CodePudding user response:
I think you can optimized by storing the index of columns in some variable
with open('temp.txt') as f:
lines = f.readlines()
lines = [line.rstrip().split(",") for line in lines]
date_index, spf_index, long_interest_rate = 0, 1, 5
start_date, end_date = "01/06/2016", "31/05/2017"
mean_SP, max_interest = 0, -1000 # Some random negative number
for line in lines[1:]:
if start_date <= line[date_index] <= end_date:
mean_SP = float(line[spf_index])
max_interest = max(max_interest, float(line[long_interest_rate]))
mean_SP /= len(lines[1:])
print(mean_SP, max_interest)
CodePudding user response:
You can use pandas in order to help you select specific rows/columns of the table :
import pandas as pd
from datetime import datetime
# to read the txt file (if it does not work it's maybe that your txt file is in one line so check that)

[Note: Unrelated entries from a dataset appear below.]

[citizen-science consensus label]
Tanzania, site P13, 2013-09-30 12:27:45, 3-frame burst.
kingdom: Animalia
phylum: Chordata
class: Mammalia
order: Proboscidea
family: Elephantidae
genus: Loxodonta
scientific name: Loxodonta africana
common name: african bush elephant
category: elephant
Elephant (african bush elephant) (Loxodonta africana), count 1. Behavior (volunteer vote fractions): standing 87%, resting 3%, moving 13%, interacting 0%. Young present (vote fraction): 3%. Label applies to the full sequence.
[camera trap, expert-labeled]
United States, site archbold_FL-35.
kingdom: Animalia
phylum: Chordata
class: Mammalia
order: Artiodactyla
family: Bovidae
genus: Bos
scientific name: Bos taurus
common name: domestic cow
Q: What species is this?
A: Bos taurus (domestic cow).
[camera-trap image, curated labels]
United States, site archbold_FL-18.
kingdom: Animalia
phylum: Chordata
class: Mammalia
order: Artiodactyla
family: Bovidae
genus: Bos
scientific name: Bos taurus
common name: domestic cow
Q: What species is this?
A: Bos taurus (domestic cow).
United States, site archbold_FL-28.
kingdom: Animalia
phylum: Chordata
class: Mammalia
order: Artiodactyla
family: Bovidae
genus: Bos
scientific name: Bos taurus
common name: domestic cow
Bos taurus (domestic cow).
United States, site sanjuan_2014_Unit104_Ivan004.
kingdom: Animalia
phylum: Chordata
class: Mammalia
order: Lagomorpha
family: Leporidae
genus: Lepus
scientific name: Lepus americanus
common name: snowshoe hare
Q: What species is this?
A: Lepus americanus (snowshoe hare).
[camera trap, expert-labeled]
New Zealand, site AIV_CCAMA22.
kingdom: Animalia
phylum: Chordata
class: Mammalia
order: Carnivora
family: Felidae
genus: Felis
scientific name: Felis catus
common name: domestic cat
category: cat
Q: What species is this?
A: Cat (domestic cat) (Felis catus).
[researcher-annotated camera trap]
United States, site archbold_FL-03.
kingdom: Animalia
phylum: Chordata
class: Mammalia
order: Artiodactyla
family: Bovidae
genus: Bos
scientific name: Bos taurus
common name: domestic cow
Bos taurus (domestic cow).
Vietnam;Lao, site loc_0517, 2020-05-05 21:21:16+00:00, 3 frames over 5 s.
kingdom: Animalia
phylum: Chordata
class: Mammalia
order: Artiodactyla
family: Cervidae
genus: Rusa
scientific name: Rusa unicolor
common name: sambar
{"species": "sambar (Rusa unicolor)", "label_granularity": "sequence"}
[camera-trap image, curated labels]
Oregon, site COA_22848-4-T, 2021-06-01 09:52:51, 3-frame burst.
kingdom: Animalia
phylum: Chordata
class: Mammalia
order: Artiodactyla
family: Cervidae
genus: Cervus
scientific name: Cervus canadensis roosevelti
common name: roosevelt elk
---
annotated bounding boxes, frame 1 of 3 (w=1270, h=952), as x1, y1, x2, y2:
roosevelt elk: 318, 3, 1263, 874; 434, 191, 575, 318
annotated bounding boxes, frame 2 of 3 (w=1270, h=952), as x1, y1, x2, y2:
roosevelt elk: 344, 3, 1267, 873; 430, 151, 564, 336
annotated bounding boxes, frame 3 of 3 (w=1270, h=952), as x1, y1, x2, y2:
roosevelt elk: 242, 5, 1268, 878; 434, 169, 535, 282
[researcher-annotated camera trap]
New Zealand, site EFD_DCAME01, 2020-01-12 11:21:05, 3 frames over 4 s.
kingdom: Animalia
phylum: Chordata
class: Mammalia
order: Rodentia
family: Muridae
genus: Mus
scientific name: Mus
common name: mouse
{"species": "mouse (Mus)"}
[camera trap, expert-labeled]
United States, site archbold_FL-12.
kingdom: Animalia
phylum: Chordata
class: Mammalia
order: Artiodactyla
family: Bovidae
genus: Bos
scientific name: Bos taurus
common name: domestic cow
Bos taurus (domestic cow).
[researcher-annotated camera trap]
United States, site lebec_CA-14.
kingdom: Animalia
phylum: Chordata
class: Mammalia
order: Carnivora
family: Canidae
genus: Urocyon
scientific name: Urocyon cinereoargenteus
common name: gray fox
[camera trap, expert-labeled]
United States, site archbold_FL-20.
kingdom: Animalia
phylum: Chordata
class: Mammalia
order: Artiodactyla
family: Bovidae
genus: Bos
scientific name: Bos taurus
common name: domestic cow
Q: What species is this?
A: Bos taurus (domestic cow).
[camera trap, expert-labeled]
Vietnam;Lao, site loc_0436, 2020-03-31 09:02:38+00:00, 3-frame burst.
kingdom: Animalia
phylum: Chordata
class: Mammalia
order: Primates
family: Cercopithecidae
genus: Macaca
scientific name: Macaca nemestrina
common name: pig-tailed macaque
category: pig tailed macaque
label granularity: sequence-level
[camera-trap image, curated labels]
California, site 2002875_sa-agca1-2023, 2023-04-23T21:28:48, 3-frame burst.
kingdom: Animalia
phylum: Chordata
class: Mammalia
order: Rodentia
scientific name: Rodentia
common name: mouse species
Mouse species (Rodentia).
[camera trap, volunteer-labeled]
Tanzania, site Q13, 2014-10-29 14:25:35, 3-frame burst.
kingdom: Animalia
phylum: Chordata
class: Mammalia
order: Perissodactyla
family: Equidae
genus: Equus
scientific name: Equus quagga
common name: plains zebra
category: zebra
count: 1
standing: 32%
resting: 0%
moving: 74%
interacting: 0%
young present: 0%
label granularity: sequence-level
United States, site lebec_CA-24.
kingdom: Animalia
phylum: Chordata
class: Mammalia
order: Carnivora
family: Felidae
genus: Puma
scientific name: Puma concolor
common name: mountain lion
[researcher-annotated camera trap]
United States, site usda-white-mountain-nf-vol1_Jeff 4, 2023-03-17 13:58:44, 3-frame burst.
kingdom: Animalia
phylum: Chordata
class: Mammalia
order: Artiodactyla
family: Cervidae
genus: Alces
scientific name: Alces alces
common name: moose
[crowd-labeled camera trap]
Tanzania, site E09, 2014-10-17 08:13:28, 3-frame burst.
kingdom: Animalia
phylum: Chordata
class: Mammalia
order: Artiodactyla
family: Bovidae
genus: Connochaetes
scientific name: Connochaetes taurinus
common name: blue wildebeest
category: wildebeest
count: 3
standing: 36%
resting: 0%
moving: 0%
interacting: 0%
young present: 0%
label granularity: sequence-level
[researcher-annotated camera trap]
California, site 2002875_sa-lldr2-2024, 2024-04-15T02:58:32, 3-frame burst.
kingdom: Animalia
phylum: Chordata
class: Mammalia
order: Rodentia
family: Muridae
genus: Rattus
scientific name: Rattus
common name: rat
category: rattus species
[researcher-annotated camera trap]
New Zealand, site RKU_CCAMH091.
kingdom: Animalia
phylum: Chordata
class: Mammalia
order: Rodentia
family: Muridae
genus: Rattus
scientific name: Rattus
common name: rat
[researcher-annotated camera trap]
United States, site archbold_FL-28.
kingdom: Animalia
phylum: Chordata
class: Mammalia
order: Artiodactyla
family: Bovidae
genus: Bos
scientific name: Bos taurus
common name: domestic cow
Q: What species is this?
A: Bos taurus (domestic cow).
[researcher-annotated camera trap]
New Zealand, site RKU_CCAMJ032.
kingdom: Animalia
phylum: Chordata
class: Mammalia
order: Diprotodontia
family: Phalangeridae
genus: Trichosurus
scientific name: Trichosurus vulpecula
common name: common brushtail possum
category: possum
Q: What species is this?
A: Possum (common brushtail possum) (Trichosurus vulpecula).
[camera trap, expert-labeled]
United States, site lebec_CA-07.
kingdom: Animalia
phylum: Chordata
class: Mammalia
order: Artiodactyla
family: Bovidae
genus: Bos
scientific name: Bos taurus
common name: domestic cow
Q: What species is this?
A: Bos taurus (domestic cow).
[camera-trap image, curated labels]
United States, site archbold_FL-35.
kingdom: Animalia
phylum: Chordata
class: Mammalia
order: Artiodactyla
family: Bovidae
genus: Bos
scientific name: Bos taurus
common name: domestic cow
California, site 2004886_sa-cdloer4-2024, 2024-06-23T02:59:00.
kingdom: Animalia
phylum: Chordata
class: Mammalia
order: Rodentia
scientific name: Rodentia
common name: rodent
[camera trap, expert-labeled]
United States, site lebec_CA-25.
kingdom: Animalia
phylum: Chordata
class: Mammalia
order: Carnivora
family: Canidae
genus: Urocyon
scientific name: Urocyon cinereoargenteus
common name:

df = pd.read_csv("SP500.txt", sep=",")
df['Date'] = df['Date'].apply(lambda x:datetime.strptime(x, '%d/%m/%Y').date())
df.head()
Date SP500 Dividend Earnings Consumer Price Index \
0 2016-01-01 1918.60 43.55 86.50 236.92
1 2016-01-02 1904.42 43.72 86.47 237.11
2 2016-01-03 2021.95 43.88 86.44 238.13
3 2016-01-04 2075.54 44.07 86.60 239.26
4 2016-01-05 2065.55 44.27 86.76 240.23
Long Interest Rate Real Price Real Dividend Real Earnings PE10
0 2.09 2023.23 45.93 91.22 24.21
1 1.78 2006.62 46.06 91.11 24.00
2 1.89 2121.32 46.04 90.69 25.37
3 1.81 2167.27 46.02 90.43 25.92
4 1.81 2148.15 46.04 90.23 25.69
# for example to select the rows with a date later than 01-10-2016
df_ex = df[df['Date'] > datetime.strptime('01-10-2016', '%d-%m-%Y').date()]
df_ex.head()
Date SP500 Dividend Earnings Consumer Price Index \
12 2017-01-01 2275.12 45.93 96.46 242.84
13 2017-01-02 2329.91 46.15 98.38 243.60
14 2017-01-03 2366.82 46.38 100.29 243.80
15 2017-01-04 2359.31 46.66 101.53 244.52
16 2017-01-05 2395.35 46.94 102.78 244.73
Long Interest Rate Real Price Real Dividend Real Earnings PE10
12 2.43 2340.67 47.25 99.24 28.06
13 2.42 2389.52 47.33 100.89 28.66
14 2.48 2425.40 47.53 102.77 29.09
15 2.30 2410.56 47.67 103.74 28.90
16 2.30 2445.29 47.92 104.92 29.31
Then you can perform the calculations that you want by selecting the appropriate columns/rows this way.